When it comes to logos, the space race is still alive


This blog was submitted by Greg Dosmann, our Associate Creative Director who sends many a brand into orbit.

Some things seem doomed to divide us: Cubs vs. Sox, Pepsi vs. Coke, Star Wars vs. Star Trek and so on. Each camp can make a convincing case to why theirs is better. For design nuts, it’s turning into an alpha vs. beta division in choosing between the right logo for NASA.


The logo that NASA adopted in 1950’s, and still uses today, is known as “the meatball” (above left). From 1975 to 1992 NASA used a different logo known as “the worm” (above right) but ultimately moved back “the meatball.” What’s the deal with that?

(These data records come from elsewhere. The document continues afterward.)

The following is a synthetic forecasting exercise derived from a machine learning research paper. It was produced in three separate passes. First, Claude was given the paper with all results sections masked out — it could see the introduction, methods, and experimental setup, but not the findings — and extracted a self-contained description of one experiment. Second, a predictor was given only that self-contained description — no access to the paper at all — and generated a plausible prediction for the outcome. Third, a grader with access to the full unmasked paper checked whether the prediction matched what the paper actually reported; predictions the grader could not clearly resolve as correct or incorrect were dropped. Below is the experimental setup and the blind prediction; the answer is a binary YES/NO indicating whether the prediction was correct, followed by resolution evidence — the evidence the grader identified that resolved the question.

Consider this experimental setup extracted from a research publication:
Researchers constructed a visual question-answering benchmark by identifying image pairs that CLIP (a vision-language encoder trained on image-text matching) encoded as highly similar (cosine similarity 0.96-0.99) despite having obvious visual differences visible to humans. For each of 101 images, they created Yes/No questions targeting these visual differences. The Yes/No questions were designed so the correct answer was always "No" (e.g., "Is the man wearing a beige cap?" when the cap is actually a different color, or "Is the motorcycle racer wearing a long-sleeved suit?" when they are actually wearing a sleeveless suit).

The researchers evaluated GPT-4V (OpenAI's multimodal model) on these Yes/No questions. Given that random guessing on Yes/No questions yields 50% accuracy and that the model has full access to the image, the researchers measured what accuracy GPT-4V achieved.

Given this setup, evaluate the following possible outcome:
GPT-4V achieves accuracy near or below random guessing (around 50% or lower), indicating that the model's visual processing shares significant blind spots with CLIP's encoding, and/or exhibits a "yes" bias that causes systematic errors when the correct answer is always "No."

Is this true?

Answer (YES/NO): NO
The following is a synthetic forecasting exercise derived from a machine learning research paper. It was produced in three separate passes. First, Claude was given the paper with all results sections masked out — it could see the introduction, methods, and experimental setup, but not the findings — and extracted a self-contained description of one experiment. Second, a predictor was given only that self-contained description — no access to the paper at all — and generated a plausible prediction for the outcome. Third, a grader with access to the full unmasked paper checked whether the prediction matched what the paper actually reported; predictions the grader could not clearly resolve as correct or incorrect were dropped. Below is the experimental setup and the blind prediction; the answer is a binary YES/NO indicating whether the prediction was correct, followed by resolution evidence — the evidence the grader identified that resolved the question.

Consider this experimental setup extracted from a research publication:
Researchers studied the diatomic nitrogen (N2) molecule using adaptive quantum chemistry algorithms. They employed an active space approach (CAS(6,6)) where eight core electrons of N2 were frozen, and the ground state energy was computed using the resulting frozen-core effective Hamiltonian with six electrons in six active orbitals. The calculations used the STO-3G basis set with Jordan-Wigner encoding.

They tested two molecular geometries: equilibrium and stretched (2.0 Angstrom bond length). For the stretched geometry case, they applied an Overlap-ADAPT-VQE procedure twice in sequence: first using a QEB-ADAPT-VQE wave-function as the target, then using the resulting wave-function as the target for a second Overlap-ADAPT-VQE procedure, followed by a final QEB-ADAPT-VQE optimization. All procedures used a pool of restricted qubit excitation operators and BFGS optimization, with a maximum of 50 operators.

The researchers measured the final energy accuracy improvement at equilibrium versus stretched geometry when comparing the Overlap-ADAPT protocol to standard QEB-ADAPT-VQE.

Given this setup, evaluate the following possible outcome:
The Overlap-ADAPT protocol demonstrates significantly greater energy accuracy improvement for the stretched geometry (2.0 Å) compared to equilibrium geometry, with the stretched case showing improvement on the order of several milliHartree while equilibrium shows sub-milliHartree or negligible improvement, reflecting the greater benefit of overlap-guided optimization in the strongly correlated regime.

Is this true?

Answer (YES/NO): YES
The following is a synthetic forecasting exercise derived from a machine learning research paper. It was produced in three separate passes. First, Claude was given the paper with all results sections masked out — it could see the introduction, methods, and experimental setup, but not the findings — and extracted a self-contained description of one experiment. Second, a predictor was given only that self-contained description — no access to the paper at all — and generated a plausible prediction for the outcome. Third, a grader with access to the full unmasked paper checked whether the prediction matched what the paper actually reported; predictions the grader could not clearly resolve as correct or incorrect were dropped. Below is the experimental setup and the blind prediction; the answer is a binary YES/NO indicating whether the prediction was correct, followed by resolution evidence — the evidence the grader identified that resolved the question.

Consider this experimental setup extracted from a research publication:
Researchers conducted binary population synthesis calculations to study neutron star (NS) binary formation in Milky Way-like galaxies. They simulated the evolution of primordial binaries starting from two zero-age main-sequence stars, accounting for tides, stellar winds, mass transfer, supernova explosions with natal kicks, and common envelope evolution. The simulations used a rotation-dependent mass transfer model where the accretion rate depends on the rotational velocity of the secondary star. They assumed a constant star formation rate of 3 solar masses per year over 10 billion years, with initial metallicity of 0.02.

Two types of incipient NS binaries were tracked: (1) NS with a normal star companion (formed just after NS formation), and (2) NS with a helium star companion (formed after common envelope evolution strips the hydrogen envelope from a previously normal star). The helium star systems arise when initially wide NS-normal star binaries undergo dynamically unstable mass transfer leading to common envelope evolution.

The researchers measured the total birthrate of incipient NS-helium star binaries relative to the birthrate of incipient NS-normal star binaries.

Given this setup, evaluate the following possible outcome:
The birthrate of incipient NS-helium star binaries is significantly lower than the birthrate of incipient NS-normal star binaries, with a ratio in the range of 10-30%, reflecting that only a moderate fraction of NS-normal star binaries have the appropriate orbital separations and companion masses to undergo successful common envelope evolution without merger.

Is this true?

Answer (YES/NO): NO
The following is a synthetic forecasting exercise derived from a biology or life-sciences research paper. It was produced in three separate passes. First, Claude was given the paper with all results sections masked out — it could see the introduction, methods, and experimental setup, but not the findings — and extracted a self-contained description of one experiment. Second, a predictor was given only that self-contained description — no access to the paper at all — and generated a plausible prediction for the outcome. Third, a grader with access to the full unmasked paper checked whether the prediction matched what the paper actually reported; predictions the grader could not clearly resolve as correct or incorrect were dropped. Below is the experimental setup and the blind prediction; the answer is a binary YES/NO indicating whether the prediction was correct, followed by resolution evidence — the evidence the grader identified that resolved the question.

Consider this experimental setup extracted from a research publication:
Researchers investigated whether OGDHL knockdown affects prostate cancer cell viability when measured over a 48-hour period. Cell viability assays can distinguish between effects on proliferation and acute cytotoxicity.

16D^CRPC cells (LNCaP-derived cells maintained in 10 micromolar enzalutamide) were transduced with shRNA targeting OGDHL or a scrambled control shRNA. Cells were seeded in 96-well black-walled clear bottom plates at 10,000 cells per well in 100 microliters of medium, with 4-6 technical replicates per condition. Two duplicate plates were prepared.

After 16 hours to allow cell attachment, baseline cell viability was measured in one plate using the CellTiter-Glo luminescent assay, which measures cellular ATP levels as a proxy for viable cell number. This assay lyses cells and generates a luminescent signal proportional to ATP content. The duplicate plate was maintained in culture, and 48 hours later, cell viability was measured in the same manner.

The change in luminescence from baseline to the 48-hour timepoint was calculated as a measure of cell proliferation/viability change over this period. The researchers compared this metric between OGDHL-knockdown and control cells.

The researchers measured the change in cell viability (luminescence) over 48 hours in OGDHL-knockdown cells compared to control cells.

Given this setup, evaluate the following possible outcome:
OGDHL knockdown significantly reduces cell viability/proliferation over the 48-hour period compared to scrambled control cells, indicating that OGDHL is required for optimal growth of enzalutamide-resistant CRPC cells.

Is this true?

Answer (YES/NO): YES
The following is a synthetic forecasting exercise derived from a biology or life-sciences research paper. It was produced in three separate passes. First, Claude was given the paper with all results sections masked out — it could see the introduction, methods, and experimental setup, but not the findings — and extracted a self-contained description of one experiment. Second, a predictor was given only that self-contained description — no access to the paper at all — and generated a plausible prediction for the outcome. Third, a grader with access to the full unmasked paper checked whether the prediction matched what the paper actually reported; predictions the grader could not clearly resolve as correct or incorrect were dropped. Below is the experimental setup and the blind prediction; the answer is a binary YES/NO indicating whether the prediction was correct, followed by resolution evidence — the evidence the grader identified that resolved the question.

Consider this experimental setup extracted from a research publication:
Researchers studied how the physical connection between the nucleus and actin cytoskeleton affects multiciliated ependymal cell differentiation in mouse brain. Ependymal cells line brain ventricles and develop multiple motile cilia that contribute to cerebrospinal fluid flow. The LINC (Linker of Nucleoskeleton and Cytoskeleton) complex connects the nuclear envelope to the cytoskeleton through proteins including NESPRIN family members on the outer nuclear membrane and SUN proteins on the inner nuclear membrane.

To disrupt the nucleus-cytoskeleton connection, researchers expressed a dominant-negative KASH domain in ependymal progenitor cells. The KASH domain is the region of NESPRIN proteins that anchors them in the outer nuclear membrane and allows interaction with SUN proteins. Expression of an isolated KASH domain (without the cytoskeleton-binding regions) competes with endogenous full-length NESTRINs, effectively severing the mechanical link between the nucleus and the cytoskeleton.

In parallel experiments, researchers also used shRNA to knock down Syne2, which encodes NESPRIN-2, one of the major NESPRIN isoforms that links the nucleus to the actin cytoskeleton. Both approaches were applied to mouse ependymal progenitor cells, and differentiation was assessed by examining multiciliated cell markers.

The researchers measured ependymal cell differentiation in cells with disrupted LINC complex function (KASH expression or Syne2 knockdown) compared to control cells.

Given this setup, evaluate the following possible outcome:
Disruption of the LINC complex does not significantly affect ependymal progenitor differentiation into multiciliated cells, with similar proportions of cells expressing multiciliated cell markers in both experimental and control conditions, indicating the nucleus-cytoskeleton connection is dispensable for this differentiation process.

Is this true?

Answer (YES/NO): NO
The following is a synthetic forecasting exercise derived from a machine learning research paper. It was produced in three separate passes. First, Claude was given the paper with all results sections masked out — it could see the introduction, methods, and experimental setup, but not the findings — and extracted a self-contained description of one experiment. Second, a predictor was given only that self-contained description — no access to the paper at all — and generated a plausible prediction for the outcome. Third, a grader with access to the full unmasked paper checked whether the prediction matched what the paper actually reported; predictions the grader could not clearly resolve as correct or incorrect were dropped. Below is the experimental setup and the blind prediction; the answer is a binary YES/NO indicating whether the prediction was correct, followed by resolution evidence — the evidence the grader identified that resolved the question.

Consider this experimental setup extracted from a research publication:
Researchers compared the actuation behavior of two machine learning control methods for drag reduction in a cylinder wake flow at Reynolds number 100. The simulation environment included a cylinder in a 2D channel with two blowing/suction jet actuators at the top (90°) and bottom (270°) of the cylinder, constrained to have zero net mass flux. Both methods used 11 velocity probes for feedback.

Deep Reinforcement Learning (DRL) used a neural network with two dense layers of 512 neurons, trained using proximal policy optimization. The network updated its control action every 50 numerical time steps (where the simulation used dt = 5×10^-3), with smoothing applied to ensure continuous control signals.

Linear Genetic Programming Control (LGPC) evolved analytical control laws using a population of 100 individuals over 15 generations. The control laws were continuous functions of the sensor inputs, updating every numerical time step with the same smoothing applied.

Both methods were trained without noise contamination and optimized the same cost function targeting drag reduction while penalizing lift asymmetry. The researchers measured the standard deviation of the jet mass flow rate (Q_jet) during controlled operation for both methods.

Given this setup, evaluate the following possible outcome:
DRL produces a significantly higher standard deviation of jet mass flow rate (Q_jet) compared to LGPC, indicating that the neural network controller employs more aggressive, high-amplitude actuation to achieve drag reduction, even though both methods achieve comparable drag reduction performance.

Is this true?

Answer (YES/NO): NO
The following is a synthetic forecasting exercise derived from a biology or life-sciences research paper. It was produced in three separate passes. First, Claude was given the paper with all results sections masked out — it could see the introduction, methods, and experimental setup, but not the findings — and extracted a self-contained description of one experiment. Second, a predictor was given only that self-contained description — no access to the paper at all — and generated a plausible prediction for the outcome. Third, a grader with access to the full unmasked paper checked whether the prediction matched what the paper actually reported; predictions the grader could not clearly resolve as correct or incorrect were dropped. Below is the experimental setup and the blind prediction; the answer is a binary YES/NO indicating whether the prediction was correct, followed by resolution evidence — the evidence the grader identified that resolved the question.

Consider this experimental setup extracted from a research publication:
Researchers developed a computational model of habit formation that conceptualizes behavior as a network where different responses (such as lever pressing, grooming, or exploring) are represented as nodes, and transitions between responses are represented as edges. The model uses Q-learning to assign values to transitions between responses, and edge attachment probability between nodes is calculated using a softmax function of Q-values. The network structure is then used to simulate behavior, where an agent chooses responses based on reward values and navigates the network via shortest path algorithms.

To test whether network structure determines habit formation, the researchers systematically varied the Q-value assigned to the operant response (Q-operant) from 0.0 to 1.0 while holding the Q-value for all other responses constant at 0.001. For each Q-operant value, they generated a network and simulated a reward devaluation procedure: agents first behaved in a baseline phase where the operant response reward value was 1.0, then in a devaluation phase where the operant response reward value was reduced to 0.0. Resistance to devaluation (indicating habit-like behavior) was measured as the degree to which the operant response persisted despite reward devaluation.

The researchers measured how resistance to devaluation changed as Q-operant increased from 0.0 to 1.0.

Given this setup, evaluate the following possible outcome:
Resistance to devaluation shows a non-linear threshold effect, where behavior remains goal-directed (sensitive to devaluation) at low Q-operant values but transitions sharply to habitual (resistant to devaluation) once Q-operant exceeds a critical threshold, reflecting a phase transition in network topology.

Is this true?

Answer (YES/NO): NO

Most designers love “the worm” for obvious reasons. It’s simplified text stripped of essentials (no cross bar in the “A”); the A’s also appear as side-by-side rockets getting ready for lift off, and the flowing “A” to the “S” depict the speeding off into space. Compared to “the meatball,” everything about “the worm” is new, futuristic, brighter and leading to a bolder future. However, “the meatball” has a case of its own and one that ultimately is winning. A NASA Lewis Research Center employee designed the meatball logo back in 1959 and the result is a very amateurish mess, but this is why people love it. It embraces the human touch, and there is an amateur design tradition at NASA where crew members design the mission patch for their space suits before every launch. It also sheds light on how passionate the people of NASA are about outer space.

Even though “the meatball” was designed to fit the spacecraft of its time, it still reminds us of the triumph our country experienced with the Mercury and Apollo missions. I don’t know if it can recapture the glory for today’s NASA, but regardless, both logos are brilliant in their own ways.